[Outward Bound by Oliver Optic]@TWC D-Link book
Outward Bound

CHAPTER VII
6/20

If it pays out four hundred and eight feet in half a minute, or eight hundred and sixteen feet in a minute, she will pay out a mile in as many minutes as eight hundred and sixteen feet is contained in sixty-one hundred and twenty feet, which is seven and a half minutes.

Then the ship goes a mile in seven and a half minutes, or eight miles an hour.
A knot on the log-line is therefore invariably fifty-one feet; and the number of knots of the line run out in half a minute indicates also the ship's speed per hour, for fifty-one feet is the same part of a nautical mile that half a minute is of an hour.

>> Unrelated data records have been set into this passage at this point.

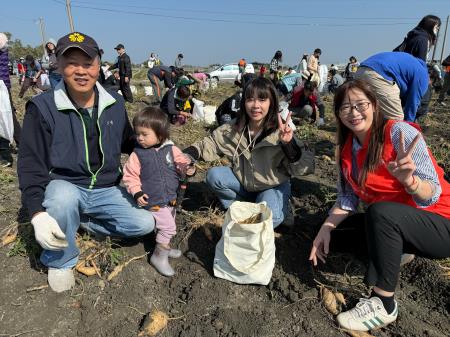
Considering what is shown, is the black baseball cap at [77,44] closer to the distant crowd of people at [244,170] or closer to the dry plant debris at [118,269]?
the distant crowd of people at [244,170]

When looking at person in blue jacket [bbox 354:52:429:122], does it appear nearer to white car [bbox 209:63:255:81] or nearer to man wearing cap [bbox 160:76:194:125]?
man wearing cap [bbox 160:76:194:125]

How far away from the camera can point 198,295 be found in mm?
2023

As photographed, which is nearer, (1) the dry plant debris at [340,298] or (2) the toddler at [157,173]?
(1) the dry plant debris at [340,298]

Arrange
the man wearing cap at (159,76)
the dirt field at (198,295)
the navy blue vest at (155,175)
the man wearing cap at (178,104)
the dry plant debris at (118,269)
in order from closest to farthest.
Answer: the dirt field at (198,295) → the dry plant debris at (118,269) → the navy blue vest at (155,175) → the man wearing cap at (178,104) → the man wearing cap at (159,76)

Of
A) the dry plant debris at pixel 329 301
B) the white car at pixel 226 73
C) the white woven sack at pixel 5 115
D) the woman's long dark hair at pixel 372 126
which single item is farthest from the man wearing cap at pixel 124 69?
the white car at pixel 226 73

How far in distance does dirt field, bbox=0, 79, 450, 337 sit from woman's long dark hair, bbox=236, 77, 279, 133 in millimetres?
847

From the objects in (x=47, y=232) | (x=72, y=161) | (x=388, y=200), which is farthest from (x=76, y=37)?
(x=388, y=200)

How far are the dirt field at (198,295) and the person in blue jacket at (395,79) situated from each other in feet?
4.24

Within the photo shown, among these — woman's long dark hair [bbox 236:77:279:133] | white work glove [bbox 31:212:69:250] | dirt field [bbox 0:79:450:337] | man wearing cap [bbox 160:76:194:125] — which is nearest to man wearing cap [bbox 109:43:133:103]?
man wearing cap [bbox 160:76:194:125]

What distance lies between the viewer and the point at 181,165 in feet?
7.90

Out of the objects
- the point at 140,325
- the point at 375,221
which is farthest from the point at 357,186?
the point at 140,325

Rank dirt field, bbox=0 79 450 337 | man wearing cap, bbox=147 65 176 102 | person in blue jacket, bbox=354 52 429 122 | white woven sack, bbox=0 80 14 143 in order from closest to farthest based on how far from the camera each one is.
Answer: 1. dirt field, bbox=0 79 450 337
2. person in blue jacket, bbox=354 52 429 122
3. white woven sack, bbox=0 80 14 143
4. man wearing cap, bbox=147 65 176 102

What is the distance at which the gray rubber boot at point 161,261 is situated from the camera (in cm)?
221

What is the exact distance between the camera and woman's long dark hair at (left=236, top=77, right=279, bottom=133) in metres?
2.33
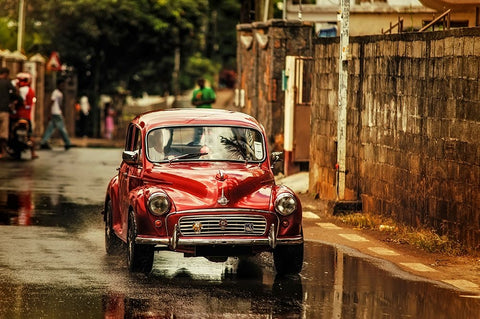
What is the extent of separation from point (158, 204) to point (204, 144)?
1.43 meters

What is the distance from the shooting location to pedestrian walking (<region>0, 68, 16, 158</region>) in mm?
27875

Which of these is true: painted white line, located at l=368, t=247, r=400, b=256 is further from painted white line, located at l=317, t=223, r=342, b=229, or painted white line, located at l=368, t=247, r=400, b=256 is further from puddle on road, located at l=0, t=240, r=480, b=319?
painted white line, located at l=317, t=223, r=342, b=229

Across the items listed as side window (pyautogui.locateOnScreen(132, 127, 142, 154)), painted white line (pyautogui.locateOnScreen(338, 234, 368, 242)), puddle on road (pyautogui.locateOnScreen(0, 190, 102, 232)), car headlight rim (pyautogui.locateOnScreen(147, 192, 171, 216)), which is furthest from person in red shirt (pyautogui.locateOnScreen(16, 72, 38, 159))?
car headlight rim (pyautogui.locateOnScreen(147, 192, 171, 216))

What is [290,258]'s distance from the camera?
12.7m

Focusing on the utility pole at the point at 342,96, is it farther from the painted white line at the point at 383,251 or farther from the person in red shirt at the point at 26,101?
the person in red shirt at the point at 26,101

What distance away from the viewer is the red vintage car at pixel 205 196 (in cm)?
1234

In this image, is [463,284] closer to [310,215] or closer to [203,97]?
[310,215]

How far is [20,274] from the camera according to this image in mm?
12438

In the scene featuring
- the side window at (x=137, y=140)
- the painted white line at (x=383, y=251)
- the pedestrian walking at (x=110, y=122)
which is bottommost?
the pedestrian walking at (x=110, y=122)

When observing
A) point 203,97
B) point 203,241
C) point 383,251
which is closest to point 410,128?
point 383,251

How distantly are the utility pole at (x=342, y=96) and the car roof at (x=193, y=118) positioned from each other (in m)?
4.78

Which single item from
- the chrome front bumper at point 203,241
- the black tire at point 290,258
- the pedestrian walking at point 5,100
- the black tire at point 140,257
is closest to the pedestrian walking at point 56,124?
the pedestrian walking at point 5,100

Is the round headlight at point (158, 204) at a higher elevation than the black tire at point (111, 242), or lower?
higher

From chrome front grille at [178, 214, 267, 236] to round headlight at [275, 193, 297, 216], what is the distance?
14.2 inches
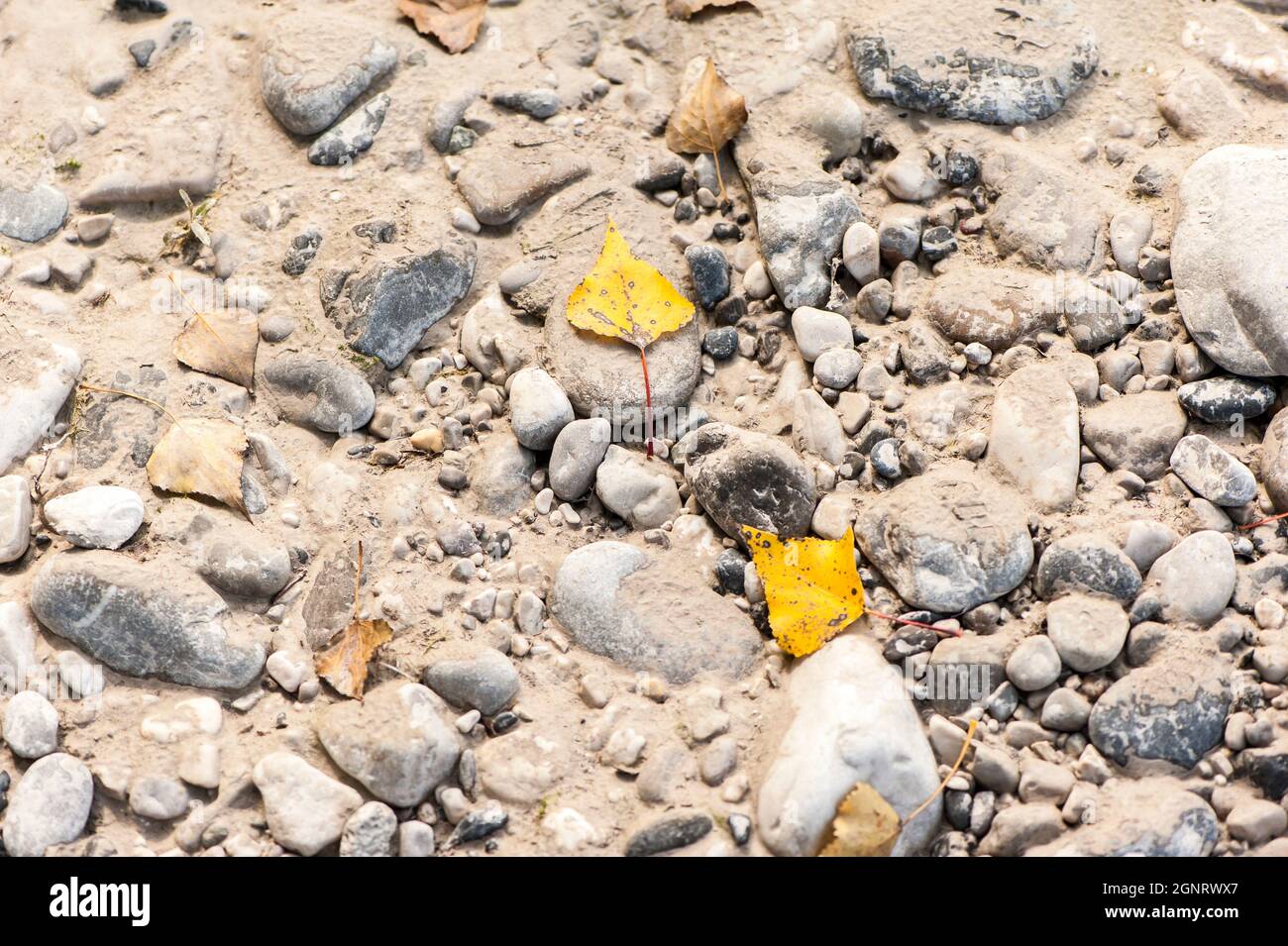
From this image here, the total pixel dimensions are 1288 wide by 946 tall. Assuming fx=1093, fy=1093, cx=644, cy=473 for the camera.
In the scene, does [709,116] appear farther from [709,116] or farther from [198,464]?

The calculations are given without allowances, merely to show the principle; and both the glass and the line are modified in practice.
On board the Young America, ten fathoms were allowed for "stray line;" this length of line being permitted to run out before the measuring commenced, in order to get the chip clear of thee eddies in the wake of the ship.

The ten fathoms were indicated by a white rag, drawn through the line; and when the officer paying out comes to this mark, he orders the quartermaster to turn the glass, and the operation actually begins.
At every fifty-one feet (or forty-seven and six tenths, making the allowances) there is a mark--a bit of leather, or two or more knots.

The instant the sands have all run through the glass, the quartermaster says, "Up," and the officer notes the mark to which the line has run out.